Última atualização em 5 de junho de 2020 às 19h33.
O autor brasileiro Machado de Assis caiu no gosto dos americanos. Em 2 de junho, a editora Penguin lançou nos Estados Unidos uma nova tradução do livro de 1881 Memórias Póstumas de Brás Cubas (em inglês, "The Posthumous Memoirs of Brás Cubas"). A pesquisadora Flora Thomson-Deveaux foi a responsável pela nova versão em inglês do clássico brasileiro.
Na Amazon e na livraria Barnes & Noble, o livro esgotou em apenas um dia. Até o momento, nesta sexta-feira, 5, os estoques físicos ainda não foram repostos. No site da Amazon, o livro é o mais vendido na categoria "Ficção Latino-americana e caribenha."

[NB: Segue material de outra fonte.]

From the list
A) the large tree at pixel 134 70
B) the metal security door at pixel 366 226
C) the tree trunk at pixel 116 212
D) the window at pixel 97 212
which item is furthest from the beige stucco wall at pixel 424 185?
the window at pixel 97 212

"Estou ciente de que não é o momento de celebrar o lançamento de um livro, mas eu não teria dedicado anos da minha vida para traduzir este aqui se eu não estivesse convencida de que é uma obra para todas as eras", afirmou a tradutora da edição em seu perfil no Twitter. Isso porque, no dia 2 de junho, o mundo estava passando pelo sétimo dia de protestos contra o racismo após o assassinato de George Floyd, homem negro morto pela polícia de Minneapolis, nos Estados Unidos.
I am fully aware that it’s a strange time to be celebrating a book launch. But I wouldn’t have dedicated years of my life to translating this one if I weren’t convinced that it was a novel for the ages. pic.twitter.com/DbfuXRUYVL
— Flora Thomson-DeVeaux (@ruivanorio) June 2, 2020
Machado de Assis era um homem negro — o que torna o lançamento de seu livro em inglês ainda mais simbólico. Em julho do ano passado, uma ação corrigiu a cor da pele do autor, consagrado por outras obras, como Dom Casmurro, seu livro mais famoso, e Quincas Borba, em fotos históricas. Por muitas décadas, a cor da pele de Machado foi colocada de lado e gerações de alunos entenderam que o maior nome da literatura brasileira era branco. O escritor era filho de pai negro e mãe branca e passou a infância na pobreza.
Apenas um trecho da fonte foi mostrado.